§ Reading text:

╭──

This is a simple Kafka to Pubsub bridge. It reads messages from a Kafka topic and publishes them to a Pubsub topic. Written in Java and Apache Beam, uses the native KafkaIO and PubsubIO connectors, deployed on Google Cloud Dataflow.
- Get truststore and keystore passwords from Google Secret Manager.
- Read messages from a Kafka topic using the KafkaIO connector.
- Publish messages to a Pubsub topic using the PubsubIO connector.
- Use the Direct Runner for local development and the Dataflow Runner for production deployment.
Mermaid diagram:
graph TD
A[Start] --> B[Get truststore and keystore passwords from Google Secret Manager]
B --> C[Read messages from a Kafka topic]
C --> D[Publish messages to a Pubsub topic]
BOOTSTRAP_SERVERS=[KAFKA_BOOTSTRAP_SERVERS] # e.g. localhost:9092
TOPIC=[KAFKA_TOPIC] # Kafka topic to read from e.g. my-topic
PUBSUB_TOPIC=[PUBSUB_TOPIC] # Full Pubsub topic path to publish to e.g. projects/my-project/topics/my-topic
TRUSTSTORE_LOCATION=[TRUSTSTORE_LOCATION] # Path to the truststore file (local to the machine / worker)
TRUSTSTORE_PASS_SECRET_ID=[TRUSTSTORE_PASS_SECRET_ID] # Secret Manager secret ID for the truststore password
KEYSTORE_LOCATION=[KEYSTORE_LOCATION] # Path to the keystore file (local to the machine / worker)
KEYSTORE_PASS_SECRET_ID=[KEYSTORE_PASS_SECRET_ID] # Secret Manager secret ID for the keystore password
SECRET_MANAGER_PROJECT_ID=[SECRET_MANAGER_PROJECT_ID] # GCP project ID where the secrets are stored
mvn compile exec:java \
-Dexec.mainClass=org.apache.beam.samples.MainPipeline \
-Dexec.args="--runner=DirectRunner \
--kafkaBootstrapServers=${BOOTSTRAP_SERVERS} \
--kafkaTopic=${TOPIC} \
--pubsubTopic=${PUBSUB_TOPIC} \
--sslTruststoreLocation=${TRUSTSTORE_LOCATION} \
--sslTruststorePassSecretId=${TRUSTSTORE_PASS_SECRET_ID} \
--sslKeystoreLocation=${KEYSTORE_LOCATION} \
--sslKeystorePassSecretId=${KEYSTORE_PASS_SECRET_ID} \
--secretManagerProjectId=${SECRET_MANAGER_PROJECT_ID} \
--sslEndpointIdentificationAlgorithm=" # Optional: e.g. https"

╰──

§ Data:
╭──

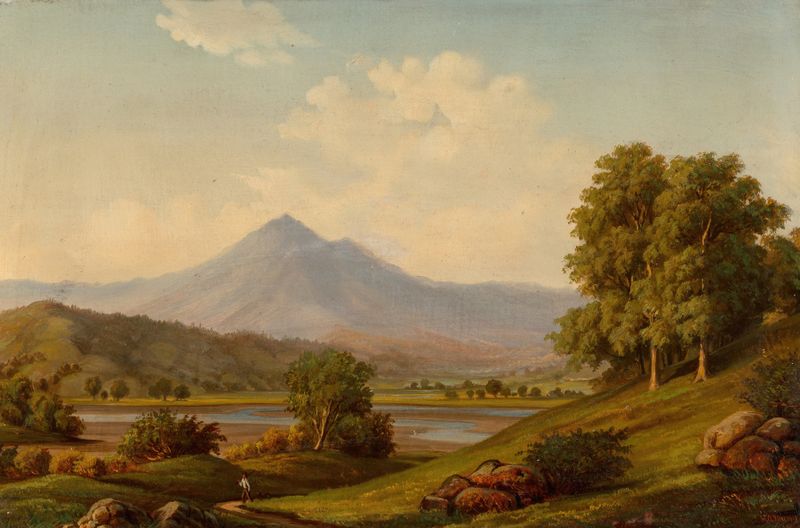 Paisaje de Mount Chocorua, pintura al óleo de Harvey Otis Young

╰──

§ Work instruction 1:
Answer these from the Kafka to Pubsub text, one line each:
(a) Which runner is used for production deployment?
(b) What does SECRET_MANAGER_PROJECT_ID hold?
(c) What main class does the mvn command run?
§ Work instruction 2:
Does each statement agree with the Kafka to Pubsub text? Give yes or no and quote the words that decide it.
(a) The bridge is written in Python.
(b) The truststore file path is local to the machine or worker.
(c) The sslEndpointIdentificationAlgorithm option must be set.
§ Work instruction 3:
Summarize the Kafka to Pubsub text in two sentences.

§ Exercise result 1:
(a) The Dataflow Runner.
(b) The GCP project ID where the secrets are stored.
(c) org.apache.beam.samples.MainPipeline

§ Exercise result 2:
(a) No: "Written in Java and Apache Beam"
(b) Yes: "Path to the truststore file (local to the machine / worker)"
(c) No: "Optional: e.g. https"

§ Exercise result 3:
The Kafka to Pubsub text describes a simple bridge, written in Java and Apache Beam and deployed on Google Cloud Dataflow, that reads messages from a Kafka topic with the KafkaIO connector and publishes them to a Pubsub topic with the PubsubIO connector. It gets truststore and keystore passwords from Google Secret Manager and uses the Direct Runner for local development and the Dataflow Runner for production deployment.